[PASSAGE TO READ]:
+--
After the closure of the John Terry race row and the not guilty verdict, what better time to evaluate racism in football. In many respects it has improved significantly from the events occurring in the 60’s and 70’s, particularly in England. But sadly the beautiful game is still marred by unsightly occurrences on and off the pitch.
So exactly how far has football come since the monkey taunts and banana throwing of the 70’s and 80’s, when racism was celebrated with more vigour than when a goal was actually scored? Well, many high profile players at the time were targeted often by their own fans. One of those players was Liverpool legend John Barnes who in a recent interview with SKY said “While racism is in society then football can do nothing to eradicate it from the game” and also went to say that “people need to stop thinking racist thoughts, just because you can’t hear as much racism in the modern game doesn’t mean to say that it is not there.”
This is all well and good but I disagree with Mr Barnes, racism in England has improved no end. You do not hear a murmur from the terraces anymore and if you do they are so isolated that the fans are thrown out of the ground with immediate effect and clubs are subsequently fined. And on the pitch racist claims are never black and white (pardon the pun) but involve both parties hauling verbal abuse at each other. I personally don’t believe racist insults are any more hurtful than if you’re insulted over your appearance or about a family member. Due to rivalries verbal or non-verbal insults are and always will be part and parcel of the game, things get said in the heat of the moment and when given time to calm down should be resolved in the words of Sepp Blatter himself, ‘by a simple hand shake.’
Football can go far in eradicating racism and not just in the game but in society as well. This at least applies to countries that play football as a national sport i.e. the whole of Europe and South America. There is simply not enough community campaigns with the right sort of publicity to succeed in getting vast numbers of children of all ages, religions and ethnicities together to play football and in doing so develop close friendships and learn how important it is to work as a team. Integration is the key and if kids from young ages learn for themselves about different religions and ethnicities, in place of a fathers or older brothers biased opinion the better society will be in the future.
But then arrives the million dollar question of who will foot the bill for these community groups? It’s all well and good that the media publicise racism by getting their teeth into a meaty news story but it doesn’t resolve the issue. The community footballing campaigns for children will tackle the issue. Should it be the government who are already stretched financially given the current economic climate or the FA who are notorious for throwing away millions on pay outs to axed England managers? Well I certainly wouldn’t want either to look after my financial books but I do think Mr Bernstein chief of the FA who is determined on getting goal line technology in place for the start of upcoming season should concentrate on the embarrassing issue of racism ahead of making referees redundant, just a thought Mr Bernstein after all it is for the good of the game.
There are without question a number of community campaigns incorporating football and a vast amount of other sports already in place, but my point is that these campaigns are doomed before they begin due to a lack of publicity and funding. People simply don’t know about them. For example football can easily defeat racism if Premier League clubs are involved and get squad members of all races to take part in certain training sessions, the youngsters are without question going to be inspired by their footballing heroes. Everyone has an opinion on the controversial issue of racism but with the correct management football, with its global popularity, can certainly improve integration amongst societies and in turn combat racism once and for all.
+--
[INFORMATION SHOWN]:
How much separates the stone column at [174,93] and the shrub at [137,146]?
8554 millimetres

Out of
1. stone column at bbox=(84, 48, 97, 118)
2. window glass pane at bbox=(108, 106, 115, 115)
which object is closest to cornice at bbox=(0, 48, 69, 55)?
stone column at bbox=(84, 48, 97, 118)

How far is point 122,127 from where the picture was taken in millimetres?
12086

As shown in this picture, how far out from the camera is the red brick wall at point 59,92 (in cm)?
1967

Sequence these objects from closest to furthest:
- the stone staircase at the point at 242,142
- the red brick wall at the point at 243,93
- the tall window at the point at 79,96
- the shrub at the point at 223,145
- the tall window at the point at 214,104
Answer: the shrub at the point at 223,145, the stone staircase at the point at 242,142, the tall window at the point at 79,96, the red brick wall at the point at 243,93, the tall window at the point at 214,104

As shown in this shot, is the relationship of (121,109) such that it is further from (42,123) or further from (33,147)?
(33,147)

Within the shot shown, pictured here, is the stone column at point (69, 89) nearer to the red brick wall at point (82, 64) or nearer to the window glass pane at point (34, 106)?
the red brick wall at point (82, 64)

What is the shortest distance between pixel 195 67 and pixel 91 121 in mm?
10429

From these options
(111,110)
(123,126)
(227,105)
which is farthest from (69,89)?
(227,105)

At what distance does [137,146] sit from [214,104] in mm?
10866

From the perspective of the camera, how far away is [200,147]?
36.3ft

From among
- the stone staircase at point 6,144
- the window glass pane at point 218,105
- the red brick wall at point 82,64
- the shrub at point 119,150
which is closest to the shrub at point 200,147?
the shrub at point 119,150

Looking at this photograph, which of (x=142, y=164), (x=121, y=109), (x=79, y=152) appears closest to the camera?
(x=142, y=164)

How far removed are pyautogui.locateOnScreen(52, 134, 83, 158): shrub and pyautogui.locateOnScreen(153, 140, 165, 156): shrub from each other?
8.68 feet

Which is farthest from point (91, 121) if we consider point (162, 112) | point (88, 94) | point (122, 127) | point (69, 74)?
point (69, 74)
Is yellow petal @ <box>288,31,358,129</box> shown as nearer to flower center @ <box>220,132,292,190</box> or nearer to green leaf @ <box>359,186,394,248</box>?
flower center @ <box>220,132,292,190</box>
+--
[TASK DIRECTIONS]: Summarize the piece on racism in football above in two sentences.

[ANSWER TO THE EXERCISE]: The writer disagrees with John Barnes's view that football can do nothing to eradicate racism while it exists in society, arguing instead that racism in English football has improved greatly since the monkey taunts and banana throwing of past decades. The writer contends that community football campaigns bringing children of all religions and ethnicities together could combat racism and improve integration, but that such campaigns fail for lack of publicity and funding, and suggests that Premier League clubs could help by having squad members of all races take part in training sessions.